Simplex Tableau Pivot Calculator

Analyze pivot choices, ratios, and transformed rows clearly. Review each step before exporting final results. Build reliable simplex tableaus for homework and research tasks.

Calculator Input

Use spaces, commas, semicolons, or pipes. The last column is treated as the right hand side.

Example Data Table

Row x1 x2 s1 s2 s3 RHS
Constraint 11210018
Constraint 22101016
Constraint 31100110
Objective-3-50000

Formula Used

Entering column for maximization: choose the most negative objective row coefficient.

Entering column for minimization: choose the most positive objective row coefficient.

Ratio test: ratio = right hand side ÷ positive pivot column entry.

Pivot row normalization: new pivot row = old pivot row ÷ pivot value.

Other row update: new row = old row − row factor × normalized pivot row.

How to Use This Calculator

Enter the full tableau in the text box. Put each row on its own line. Separate values with spaces, commas, semicolons, or pipes.

Keep the right hand side in the last column. Set the objective row number. Choose automatic mode for standard pivot selection. Choose manual mode when your teacher or method gives a fixed pivot location.

Press the calculate button. The result appears above the form and below the header. Use the CSV or PDF buttons to save the same calculation.

Understanding Simplex Tableau Pivoting

A simplex tableau pivot is the core move inside the simplex method. It changes one basic variable into another. The goal is to move toward a better corner point without rebuilding the whole linear program. This calculator focuses on that single pivot step. It also explains why the selected entry is safe.

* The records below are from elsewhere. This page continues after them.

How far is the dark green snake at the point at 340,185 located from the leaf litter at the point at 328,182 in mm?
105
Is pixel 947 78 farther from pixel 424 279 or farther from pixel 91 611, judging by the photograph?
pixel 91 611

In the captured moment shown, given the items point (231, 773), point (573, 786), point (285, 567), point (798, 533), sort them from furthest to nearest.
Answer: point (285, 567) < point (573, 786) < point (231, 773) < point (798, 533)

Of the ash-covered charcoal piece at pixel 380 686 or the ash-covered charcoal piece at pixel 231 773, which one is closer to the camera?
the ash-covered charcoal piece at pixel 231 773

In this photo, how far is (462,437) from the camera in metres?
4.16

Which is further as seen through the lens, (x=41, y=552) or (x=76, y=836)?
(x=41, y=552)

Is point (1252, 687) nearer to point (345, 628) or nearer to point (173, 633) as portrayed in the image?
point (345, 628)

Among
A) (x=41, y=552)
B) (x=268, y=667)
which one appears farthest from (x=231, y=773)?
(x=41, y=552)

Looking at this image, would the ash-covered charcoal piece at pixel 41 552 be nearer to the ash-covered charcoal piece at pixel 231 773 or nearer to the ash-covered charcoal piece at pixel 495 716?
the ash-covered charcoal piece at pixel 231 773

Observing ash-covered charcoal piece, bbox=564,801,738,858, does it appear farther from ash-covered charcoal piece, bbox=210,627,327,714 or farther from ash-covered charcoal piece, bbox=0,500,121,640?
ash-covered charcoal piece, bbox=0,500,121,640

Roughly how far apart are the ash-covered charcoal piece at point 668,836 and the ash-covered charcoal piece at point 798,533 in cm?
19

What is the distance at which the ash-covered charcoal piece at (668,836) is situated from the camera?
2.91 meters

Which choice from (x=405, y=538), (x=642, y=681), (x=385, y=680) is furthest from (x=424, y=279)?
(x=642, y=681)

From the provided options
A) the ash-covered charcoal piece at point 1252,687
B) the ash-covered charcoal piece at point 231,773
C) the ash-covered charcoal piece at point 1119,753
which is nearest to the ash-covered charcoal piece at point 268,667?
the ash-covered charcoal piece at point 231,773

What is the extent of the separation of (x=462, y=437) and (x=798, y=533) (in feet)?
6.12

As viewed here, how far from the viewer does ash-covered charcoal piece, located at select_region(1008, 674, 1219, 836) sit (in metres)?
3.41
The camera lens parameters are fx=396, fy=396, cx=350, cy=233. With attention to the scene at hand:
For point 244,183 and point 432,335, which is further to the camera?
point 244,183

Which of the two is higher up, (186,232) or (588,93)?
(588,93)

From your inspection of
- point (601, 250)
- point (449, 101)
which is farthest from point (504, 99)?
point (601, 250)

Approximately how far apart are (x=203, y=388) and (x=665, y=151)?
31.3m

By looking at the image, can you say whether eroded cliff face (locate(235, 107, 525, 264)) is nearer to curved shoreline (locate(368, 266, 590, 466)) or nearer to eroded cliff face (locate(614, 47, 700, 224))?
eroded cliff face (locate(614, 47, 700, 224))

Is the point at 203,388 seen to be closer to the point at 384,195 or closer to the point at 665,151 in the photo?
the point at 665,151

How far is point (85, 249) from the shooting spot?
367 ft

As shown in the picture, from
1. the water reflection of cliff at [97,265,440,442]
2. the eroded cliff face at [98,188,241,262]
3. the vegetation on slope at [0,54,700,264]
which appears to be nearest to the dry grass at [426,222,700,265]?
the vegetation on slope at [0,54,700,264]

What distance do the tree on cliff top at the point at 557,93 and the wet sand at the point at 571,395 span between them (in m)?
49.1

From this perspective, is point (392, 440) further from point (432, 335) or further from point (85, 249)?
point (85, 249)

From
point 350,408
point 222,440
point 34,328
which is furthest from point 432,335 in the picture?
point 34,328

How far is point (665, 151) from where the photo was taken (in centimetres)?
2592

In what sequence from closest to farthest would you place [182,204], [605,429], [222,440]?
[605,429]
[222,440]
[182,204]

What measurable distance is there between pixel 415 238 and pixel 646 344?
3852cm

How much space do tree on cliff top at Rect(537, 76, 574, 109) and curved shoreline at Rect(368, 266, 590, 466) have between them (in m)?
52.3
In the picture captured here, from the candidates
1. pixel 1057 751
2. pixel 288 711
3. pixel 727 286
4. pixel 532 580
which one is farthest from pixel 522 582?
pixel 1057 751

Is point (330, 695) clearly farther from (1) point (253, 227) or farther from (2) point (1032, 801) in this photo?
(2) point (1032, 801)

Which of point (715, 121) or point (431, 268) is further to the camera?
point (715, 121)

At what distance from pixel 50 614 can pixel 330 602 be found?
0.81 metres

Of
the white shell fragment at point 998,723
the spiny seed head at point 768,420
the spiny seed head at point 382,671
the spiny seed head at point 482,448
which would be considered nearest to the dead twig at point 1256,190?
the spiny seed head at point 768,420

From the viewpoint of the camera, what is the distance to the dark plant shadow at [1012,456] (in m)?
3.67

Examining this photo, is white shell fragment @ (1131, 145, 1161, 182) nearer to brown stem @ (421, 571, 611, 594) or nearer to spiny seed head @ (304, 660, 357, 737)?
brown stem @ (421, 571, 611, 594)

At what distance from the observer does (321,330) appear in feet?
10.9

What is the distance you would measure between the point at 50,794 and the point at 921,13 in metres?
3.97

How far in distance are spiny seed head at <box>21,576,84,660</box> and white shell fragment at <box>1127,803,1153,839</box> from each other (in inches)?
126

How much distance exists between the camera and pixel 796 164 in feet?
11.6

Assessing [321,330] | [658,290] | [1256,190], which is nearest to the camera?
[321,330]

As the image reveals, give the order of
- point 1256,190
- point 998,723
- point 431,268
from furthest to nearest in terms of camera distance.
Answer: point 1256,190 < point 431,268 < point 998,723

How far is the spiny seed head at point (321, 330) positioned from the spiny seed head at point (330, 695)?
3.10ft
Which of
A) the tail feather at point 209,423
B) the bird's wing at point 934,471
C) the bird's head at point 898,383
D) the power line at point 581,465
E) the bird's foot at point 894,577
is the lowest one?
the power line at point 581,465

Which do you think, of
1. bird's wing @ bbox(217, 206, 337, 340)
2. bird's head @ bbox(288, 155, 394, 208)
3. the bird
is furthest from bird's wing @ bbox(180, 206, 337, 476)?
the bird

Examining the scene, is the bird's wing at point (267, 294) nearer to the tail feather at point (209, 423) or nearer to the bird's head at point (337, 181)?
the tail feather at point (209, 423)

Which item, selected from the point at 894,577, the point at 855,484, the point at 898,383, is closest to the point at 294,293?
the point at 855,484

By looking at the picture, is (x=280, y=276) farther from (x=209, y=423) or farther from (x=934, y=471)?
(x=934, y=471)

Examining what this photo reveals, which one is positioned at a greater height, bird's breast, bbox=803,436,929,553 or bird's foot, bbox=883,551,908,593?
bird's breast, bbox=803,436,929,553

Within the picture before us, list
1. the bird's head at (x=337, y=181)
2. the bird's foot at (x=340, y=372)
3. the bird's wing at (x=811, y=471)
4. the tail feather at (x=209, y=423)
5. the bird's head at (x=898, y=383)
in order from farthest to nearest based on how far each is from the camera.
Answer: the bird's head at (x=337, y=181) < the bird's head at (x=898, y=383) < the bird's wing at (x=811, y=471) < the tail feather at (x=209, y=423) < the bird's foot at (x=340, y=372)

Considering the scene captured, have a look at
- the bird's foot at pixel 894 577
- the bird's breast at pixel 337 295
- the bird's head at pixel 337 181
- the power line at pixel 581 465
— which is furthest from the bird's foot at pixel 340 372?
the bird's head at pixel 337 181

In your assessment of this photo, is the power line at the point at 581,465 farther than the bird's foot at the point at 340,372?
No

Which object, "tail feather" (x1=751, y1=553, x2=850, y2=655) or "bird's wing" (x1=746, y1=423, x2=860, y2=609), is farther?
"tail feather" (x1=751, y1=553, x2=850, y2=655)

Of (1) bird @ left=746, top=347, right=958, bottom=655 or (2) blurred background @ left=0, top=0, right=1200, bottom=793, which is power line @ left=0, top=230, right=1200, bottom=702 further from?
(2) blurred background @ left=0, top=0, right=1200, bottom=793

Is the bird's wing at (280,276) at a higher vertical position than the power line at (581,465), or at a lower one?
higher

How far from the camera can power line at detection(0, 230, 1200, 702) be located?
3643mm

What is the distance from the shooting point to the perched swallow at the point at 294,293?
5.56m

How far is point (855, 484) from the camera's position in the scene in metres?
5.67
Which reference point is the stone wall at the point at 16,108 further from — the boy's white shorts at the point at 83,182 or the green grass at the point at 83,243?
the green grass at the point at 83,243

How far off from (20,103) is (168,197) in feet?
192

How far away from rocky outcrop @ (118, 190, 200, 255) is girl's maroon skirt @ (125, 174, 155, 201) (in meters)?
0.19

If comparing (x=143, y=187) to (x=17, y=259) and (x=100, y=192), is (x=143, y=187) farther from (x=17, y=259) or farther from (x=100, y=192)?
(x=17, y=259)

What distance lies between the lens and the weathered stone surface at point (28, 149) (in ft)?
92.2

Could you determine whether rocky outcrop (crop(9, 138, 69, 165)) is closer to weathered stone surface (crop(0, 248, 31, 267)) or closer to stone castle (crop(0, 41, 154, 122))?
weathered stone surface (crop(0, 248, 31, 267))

What the Calculator Checks

The tool reads a rectangular tableau. The last column is treated as the right hand side. You may let the calculator choose the entering column, or you may set the pivot row and column yourself. In automatic mode for maximization, the most negative objective coefficient is selected. Then the ratio test finds the limiting row. Only positive pivot column entries are valid for this test. This avoids moving past a feasible boundary.

Why the Pivot Matters

The pivot value becomes one after normalization. Every other entry in the pivot column becomes zero. This creates a new basis. The transformed tableau keeps the same feasible solution region, but it represents a new vertex. If the objective row has no improving coefficient, the tableau is already optimal for that rule. If no valid leaving row exists, the model can be unbounded in that direction.

Useful Study Features

The calculator shows the entering column, leaving row, pivot value, ratio list, and row operations. It also lists possible basic variables after the pivot. These details help students find arithmetic errors. They also help analysts document model changes. The CSV export is helpful for spreadsheets. The PDF export is useful for homework records, peer review, and quick reporting.

Practical Notes

Simplex tableaus depend on correct model setup. Constraints should be converted before entry. Slack, surplus, and artificial columns should already be included when needed. Keep units consistent. Use decimals or fractions with care. A pivot result is only as reliable as the tableau supplied. For difficult problems, compare several pivots and watch degeneracy. A zero ratio can indicate a degenerate move. Degeneracy is valid, but cycling rules may be needed in advanced cases.

Use the precision setting to control displayed decimals. Higher precision reveals small rounding effects. Lower precision gives cleaner classroom tables. Always keep an untouched copy of the starting tableau for checking later.

FAQs

What is a simplex tableau pivot?

It is a row operation step that changes the basis. One entering variable replaces one leaving variable, and the tableau is updated around the chosen pivot value.

What is the entering column?

The entering column represents the variable selected to enter the basis. In a common maximization tableau, it is usually the most negative coefficient in the objective row.

What is the leaving row?

The leaving row is found with the ratio test. Divide each non-objective right hand side by a positive pivot column entry, then choose the smallest valid ratio.

Can I choose the pivot manually?

Yes. Select manual mode, then enter the pivot row and pivot column numbers. The calculator checks that the pivot value is not zero.

Can I enter fractions?

Yes. Values such as 1/2, -3/4, and 5/8 are accepted. The result is displayed as decimals using your selected precision setting.

Why does the calculator show unbounded?

Unbounded means the chosen entering column has no valid positive leaving row entry. Under that rule, the objective can improve without a limiting constraint.

Why does the result show optimal?

In automatic mode, optimal means no improving objective row coefficient was found by the selected rule. It does not fix an incorrectly entered model.

What does the PDF include?

The PDF includes the status, pivot location, original tableau, transformed tableau, ratio test, row operations, and detected basic variables for documentation.